[STUDY TEXT]

Issue 12339 in v8: "Regular expression too long" on simple RegExp

725 views
Skip to first unread message

alexa… via monorail

unread,
Oct 25, 2021, 3:33:09 PM10/25/21
to v8-re...@googlegroups.com
Status: Untriaged
Owner: ----
Type: Bug

New issue 12339 by alexa...@attio.com: "Regular expression too long" on simple RegExp
https://bugs.chromium.org/p/v8/issues/detail?id=12339

Version: Version 95.0.4638.54 (Official Build) (arm64)
OS: MacOS 11.6
Architecture: ARM (Apple Silicon M1)

What steps will reproduce the problem?
Hard to say precisely - however the following Chrome Extension exhibits the issue when run on any website: https://chrome.google.com/webstore/detail/attio/legacbojjmajoedfolbjlekjjkepadph

What is the expected output?
The code runs as expected


What do you see instead?
The code fails to execute citing a RegEx error "Uncaught SyntaxError: Invalid regular expression: /([A-Z])/: Regular expression too large"

This is my first time reporting to V8 so I apologise if I have missed a convention. We've confirmed that this is functioning in previous versions of Chrome and alternative browsers (such as Safari) - so I believe this is the result of the V8 changes that shipped with Chrome 95.

--
You received this message because:
1. The project was configured to send all issue notifications to this address

You may adjust your notification preferences at:
https://bugs.chromium.org/hosting/settings

ecmzi… via monorail

unread,
Oct 28, 2021, 11:26:44 AM10/28/21
to v8-re...@googlegroups.com
Updates:
Components: Regexp
Labels: Priority-2

Comment #1 on issue 12339 by ecmzi...@chromium.org: "Regular expression too long" on simple RegExp
https://bugs.chromium.org/p/v8/issues/detail?id=12339#c1

(No comment was entered for this change.)

alexa… via monorail

unread,
Oct 28, 2021, 12:09:19 PM10/28/21
to v8-re...@googlegroups.com

Comment #2 on issue 12339 by alexa...@attio.com: "Regular expression too long" on simple RegExp
https://bugs.chromium.org/p/v8/issues/detail?id=12339#c2

Some additional findings since this report was opened.

It appears the issue is triggered by single javascript files above 32MB (unfortunately above the upload limit for this form).

Once a single file exceeds this size uncompressed it appears that all RegEx declared using inline syntax `/[A-Z]/` fails to compile at the V8 level (the javascript itself is not executed). Replacing the inline definitions with the regex constructor allows the code to run as expected.

[/STUDY TEXT]
[DATA SHOWN]

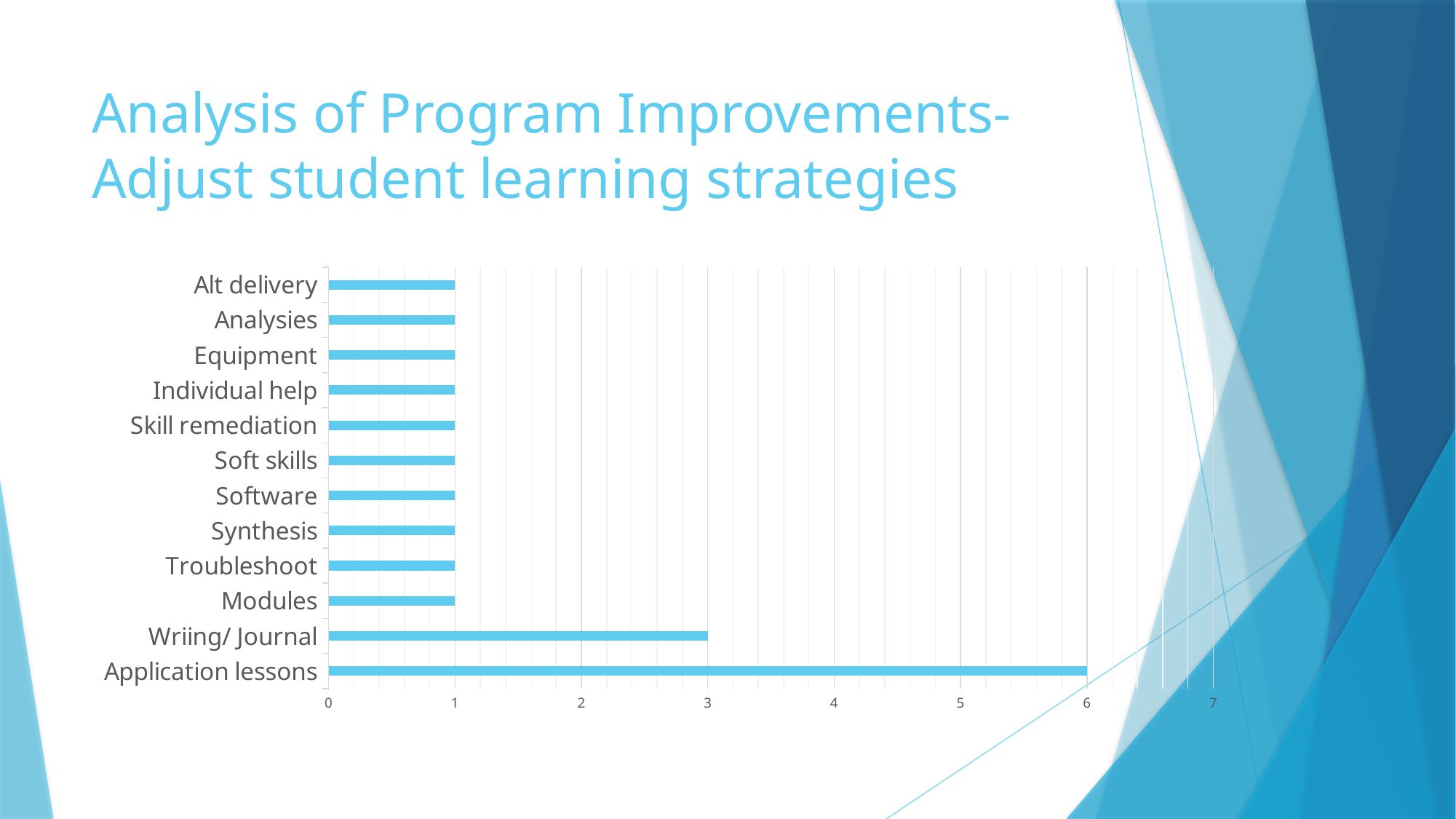
How many categories are plotted in the chart? 12 What is the value for Wriing/ Journal? 3 What is the value for Application lessons? 6 What kind of chart is shown on the slide? bar chart Which is larger, the value for Wriing/ Journal or the value for Software? Wriing/ Journal Is the value for Skill remediation greater or less than 2? less What is the value for Modules? 1 What is the value for Alt delivery? 1 Which category has the highest value? Application lessons What is the highest tick value shown on the horizontal axis? 7 What is the difference between the values for Application lessons and Wriing/ Journal? 3 Is the value for Application lessons greater or less than 5? greater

[/DATA SHOWN]

### DIRECTIONS
1 - List every web address that appears in the V8 bug thread about the "Regular expression too long" error.
2 - Carry on the V8 bug thread about the "Regular expression too long" error from the point where it stops.

### SOLVED TASKS
1 -
https://bugs.chromium.org/p/v8/issues/detail?id=12339
https://chrome.google.com/webstore/detail/attio/legacbojjmajoedfolbjlekjjkepadph
https://bugs.chromium.org/hosting/settings
https://bugs.chromium.org/p/v8/issues/detail?id=12339#c1
https://bugs.chromium.org/p/v8/issues/detail?id=12339#c2

2 -
mloug… via monorail

unread,
Oct 28, 2021, 5:00:35 PM10/28/21
to v8-re...@googlegroups.com

Comment #3 on issue 12339 by mloug...@gmail.com: "Regular expression too long" on simple RegExp
https://bugs.chromium.org/p/v8/issues/detail?id=12339#c3

Microsoft Outlook is also hitting this error when our local dev builds result in very large script files.

paolo… via monorail

unread,
Oct 28, 2021, 5:15:02 PM10/28/21
to v8-re...@googlegroups.com

Comment #4 on issue 12339 by paolo...@gmail.com: "Regular expression too long" on simple RegExp
https://bugs.chromium.org/p/v8/issues/detail?id=12339#c4

I have encountered the same problem with a large internal web application and was able to reproduce it with a debug build of version 95.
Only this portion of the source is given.